*ACTIVITY*. Every entry should be duplicated verbatim, and no picture may appear in the copy.

+++

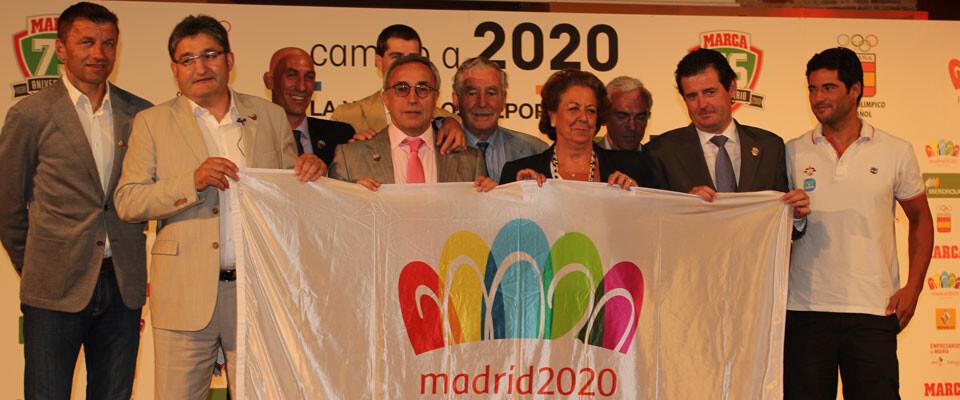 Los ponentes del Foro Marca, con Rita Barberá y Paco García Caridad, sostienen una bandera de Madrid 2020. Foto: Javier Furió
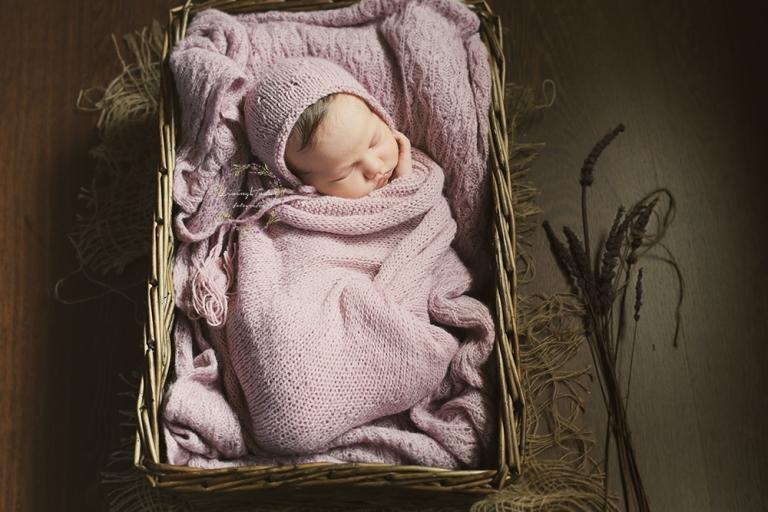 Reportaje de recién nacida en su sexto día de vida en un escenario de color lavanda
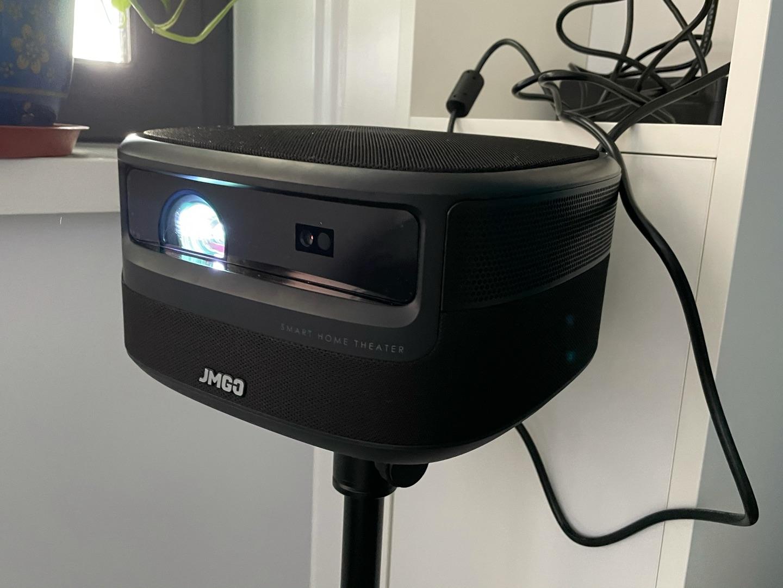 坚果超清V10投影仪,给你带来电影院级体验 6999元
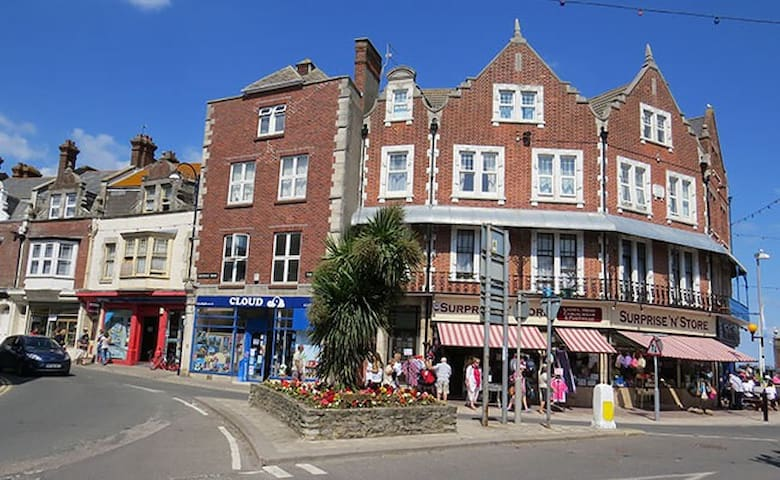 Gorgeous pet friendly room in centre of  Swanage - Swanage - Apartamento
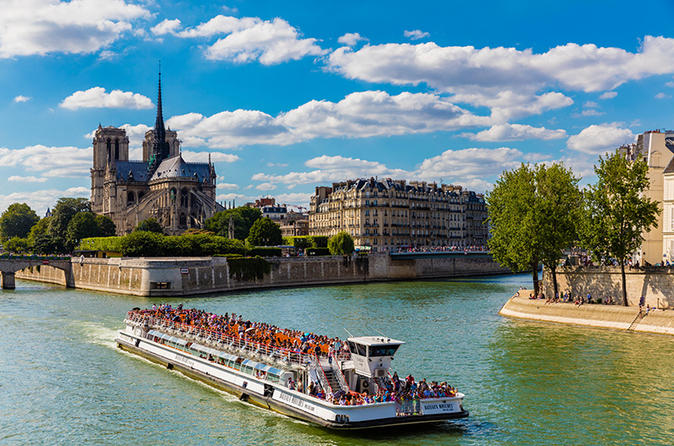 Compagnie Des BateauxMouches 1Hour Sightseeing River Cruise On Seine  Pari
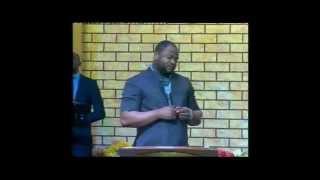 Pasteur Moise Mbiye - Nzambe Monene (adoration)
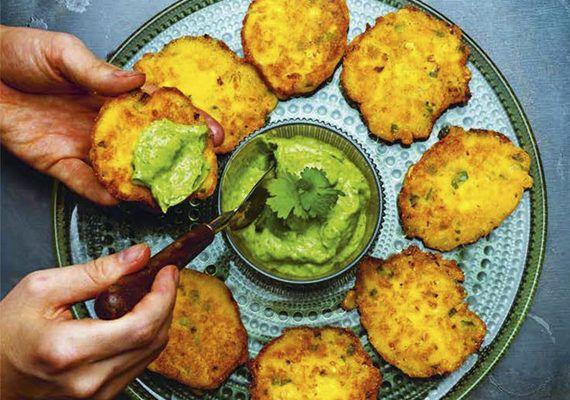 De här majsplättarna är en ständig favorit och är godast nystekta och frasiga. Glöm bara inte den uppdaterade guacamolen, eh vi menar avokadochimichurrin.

+++

*TASK RESPONSE*.
 Los ponentes del Foro Marca, con Rita Barberá y Paco García Caridad, sostienen una bandera de Madrid 2020. Foto: Javier Furió
 Reportaje de recién nacida en su sexto día de vida en un escenario de color lavanda
 坚果超清V10投影仪,给你带来电影院级体验 6999元
 Gorgeous pet friendly room in centre of  Swanage - Swanage - Apartamento
 Compagnie Des BateauxMouches 1Hour Sightseeing River Cruise On Seine  Pari
 Pasteur Moise Mbiye - Nzambe Monene (adoration)
 De här majsplättarna är en ständig favorit och är godast nystekta och frasiga. Glöm bara inte den uppdaterade guacamolen, eh vi menar avokadochimichurrin.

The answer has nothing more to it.